[EXERCISE DESCRIPTION]: In the reflection below on reading Hills Like White Elephants, what did the classmate trying to become pregnant believe the "operation" in the story referred to?
Start of EXCERPT PROVIDED
When I saw a few months ago that Kate had selected Hemingway's Hills Like White Elephants for the January discussion at A Curious Singularity, I was excited. This was a story I was familiar with and one that I would have something to write about. And then I read the story a few days ago and I realized that there is still more to understand about this story.

I knew before I read Hills Like White Elephants for the first time that it dealt with abortion. I first read it in a Women's Studies class in the late '70s, not in a literature class. I recall being a little confused -- how did they know it was about abortion? -- but I understood why it was a valuable text for discussion in the context of that class. It was not the type of discussion that was likely to have happened in any of the American lit classes in the the male-dominated, Western Canon-oriented English Department at Conservative Midwestern State College.

The next time I read Hills Like White Elephants was in the early '90s, again as part of the assigned reading for a class. This time, it was a literary theory class (this time at small urban public univ with non-traditional students), and Hills was assigned for the portion of the class where Reader Response theory was to be discussed. And what a discussion it was! The class was small -- 3 strong feminists, 1 ardent anti-abortion proponent, and 1 woman desperately trying to become pregnant. In retrospect, I realize what a great selection this story was for discussion of Reader Response theory; Hemingway's sparse text does not give up it's secrets easily to a careless reading. But, I'm sure the professor never imagined the impassioned discussion that this story provoked. The discussion did not focus on the abortion issue as you might guess. Rather, the discussion was intense because the infertile woman believed that the 'operation' the girl and the American discuss in the story referred to a procedure to unblock the fallopian tubes, one that would 'just ... let the air in' as the text states.

The class argued for 2 hours whether this was a valid reading; if the text means what the reader experiences is there such a thing as a 'wrong' reading? I firmly believed that it was wrong. Unequivocally. Obnoxiously, I planted my flag and stood my ground. That was not what the text supported. Or did I mean it was not what Hemingway meant? I could never believe that one could correctly read this story in this way. And what kind of parents would the girl and the American make anyway? They are sarcastic, bitter, manipulative people whose lives consist of looking at things and trying new drinks.
End of EXCERPT PROVIDED
Start of RECORDED INFORMATION
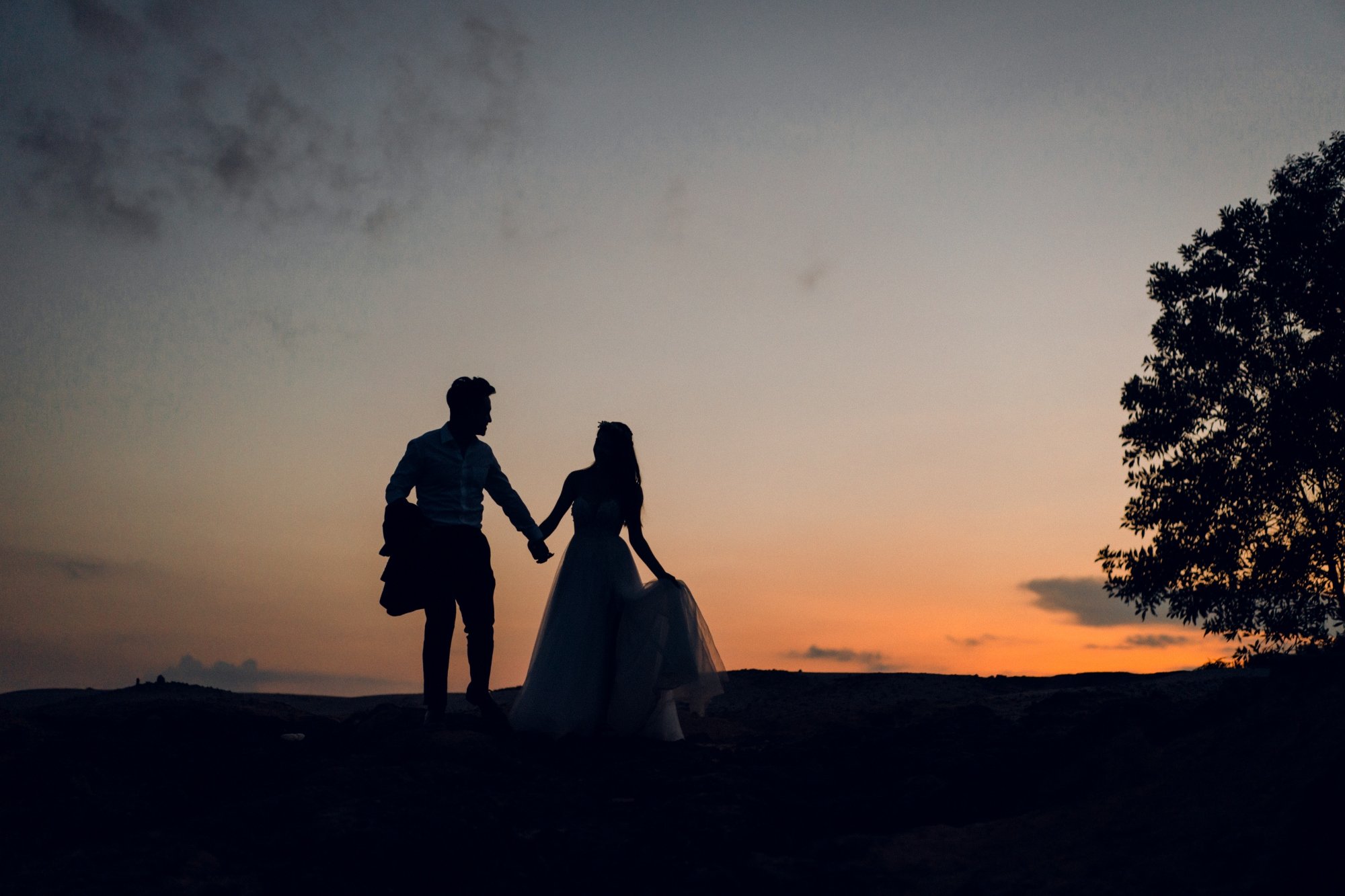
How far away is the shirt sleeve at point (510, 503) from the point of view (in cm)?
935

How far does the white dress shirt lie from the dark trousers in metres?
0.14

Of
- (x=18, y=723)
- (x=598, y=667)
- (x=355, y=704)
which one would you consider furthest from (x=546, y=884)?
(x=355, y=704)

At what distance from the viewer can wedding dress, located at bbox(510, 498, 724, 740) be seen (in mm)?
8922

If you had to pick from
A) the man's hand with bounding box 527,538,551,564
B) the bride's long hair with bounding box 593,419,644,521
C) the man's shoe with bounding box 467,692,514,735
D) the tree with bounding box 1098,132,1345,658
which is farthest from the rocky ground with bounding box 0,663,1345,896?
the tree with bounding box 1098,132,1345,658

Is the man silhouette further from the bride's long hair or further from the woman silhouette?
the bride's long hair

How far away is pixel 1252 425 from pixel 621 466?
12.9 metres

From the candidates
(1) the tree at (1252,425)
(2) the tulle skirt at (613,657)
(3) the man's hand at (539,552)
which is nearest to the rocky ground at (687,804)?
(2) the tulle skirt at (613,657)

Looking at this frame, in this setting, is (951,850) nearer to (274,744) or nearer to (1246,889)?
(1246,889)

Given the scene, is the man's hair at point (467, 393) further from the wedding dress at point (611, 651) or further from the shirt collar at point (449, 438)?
End of RECORDED INFORMATION
[FINISHED ANSWER]: A procedure to unblock the fallopian tubes.